### Texte à étudier

Culture

Une adaptation à fond la caisse

Edition N°32 – 6 septembre 2023

De gauche à droite : le coach grincheux, le jeune prodige et le fou du marketing. (photo ldd)

Jeune gamer vivant à Cardiff, Jann Mardenborough passe son temps libre sur le jeu vidéo Gran Turismo, un simulateur de conduite automobile d’une précision technique et graphique de haut niveau. Un hobby mal compris par son entourage, particulièrement son père, car pour Jann, ce n’est pas qu’un simple divertissement mais une fenêtre sur un monde où il voudrait un jour travailler. Mais pas facile pour un jeune britannique de mettre les pieds sur un circuit de course.

######
### Extraits de données

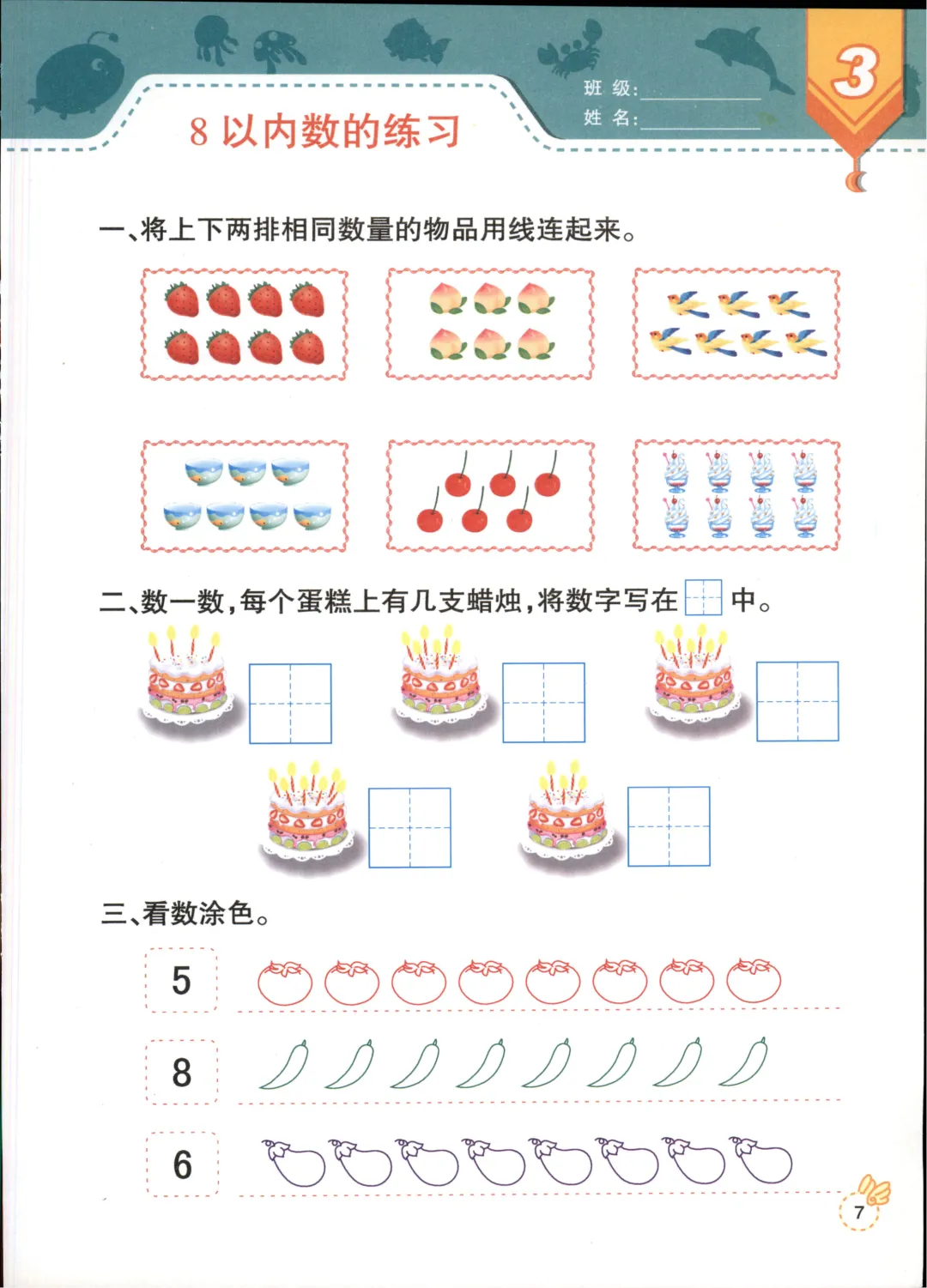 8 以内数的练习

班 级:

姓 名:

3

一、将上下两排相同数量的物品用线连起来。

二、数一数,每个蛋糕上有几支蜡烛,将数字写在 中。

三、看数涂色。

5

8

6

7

######
### Extraits de données

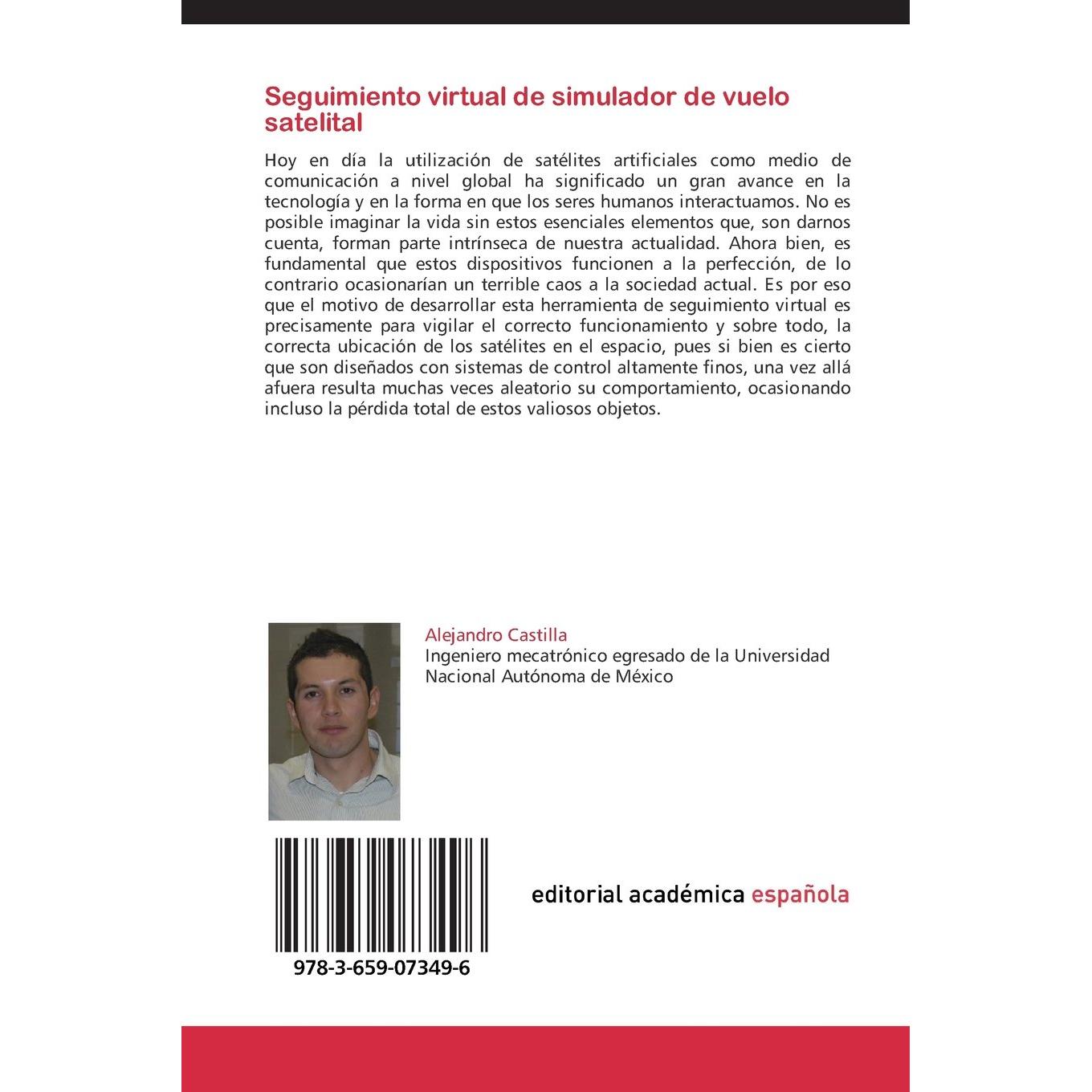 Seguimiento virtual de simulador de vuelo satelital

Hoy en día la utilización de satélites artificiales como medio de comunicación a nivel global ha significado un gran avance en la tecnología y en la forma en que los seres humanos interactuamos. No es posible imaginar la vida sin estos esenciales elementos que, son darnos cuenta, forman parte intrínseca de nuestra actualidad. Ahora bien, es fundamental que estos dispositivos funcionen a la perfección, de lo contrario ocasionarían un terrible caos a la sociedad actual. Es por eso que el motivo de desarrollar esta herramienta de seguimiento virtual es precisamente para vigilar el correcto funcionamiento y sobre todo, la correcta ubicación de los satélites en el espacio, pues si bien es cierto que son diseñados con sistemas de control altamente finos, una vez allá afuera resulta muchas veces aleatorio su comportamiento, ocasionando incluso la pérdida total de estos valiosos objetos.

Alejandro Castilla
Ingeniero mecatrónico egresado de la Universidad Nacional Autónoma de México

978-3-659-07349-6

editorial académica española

######

### Questions de lecture
1. Recopiez fidèlement le passage de l'article sur Gran Turismo qui débute par les mots « Une adaptation à » et s'achève sur « marketing. (photo ldd) ».
2. D'après l'article sur Gran Turismo, dans quelle ville vit Jann Mardenborough ?
3. Rédigez la suite de l'article sur Jann Mardenborough et Gran Turismo après sa dernière phrase.

### Exercices corrigés
1.
Une adaptation à fond la caisse

Edition N°32 – 6 septembre 2023

De gauche à droite : le coach grincheux, le jeune prodige et le fou du marketing. (photo ldd)

2. À Cardiff.

3.
Le destin fait bien les choses puisqu’au même moment Danny Moore, responsable marketing chez Nissan, propose une idée tordue à la division de sport automobile pour booster les ventes : organiser une compétition réunissant la crème des joueurs de Gran Turismo et permettre à l’un d’eux de devenir pilote professionnel. Jann va bondir sur l’occasion et, à grand renfort de volonté et de coups de volant, se forger la destinée dont il a toujours rêvé. Un scénario irréaliste façon conte de fée, pourrait-on penser. Mais les apparences sont trompeuses : l’histoire dont s’est inspirée le film est tout à fait vraie, aussi réelle que le jeu vidéo qu’elle adapte au cinéma.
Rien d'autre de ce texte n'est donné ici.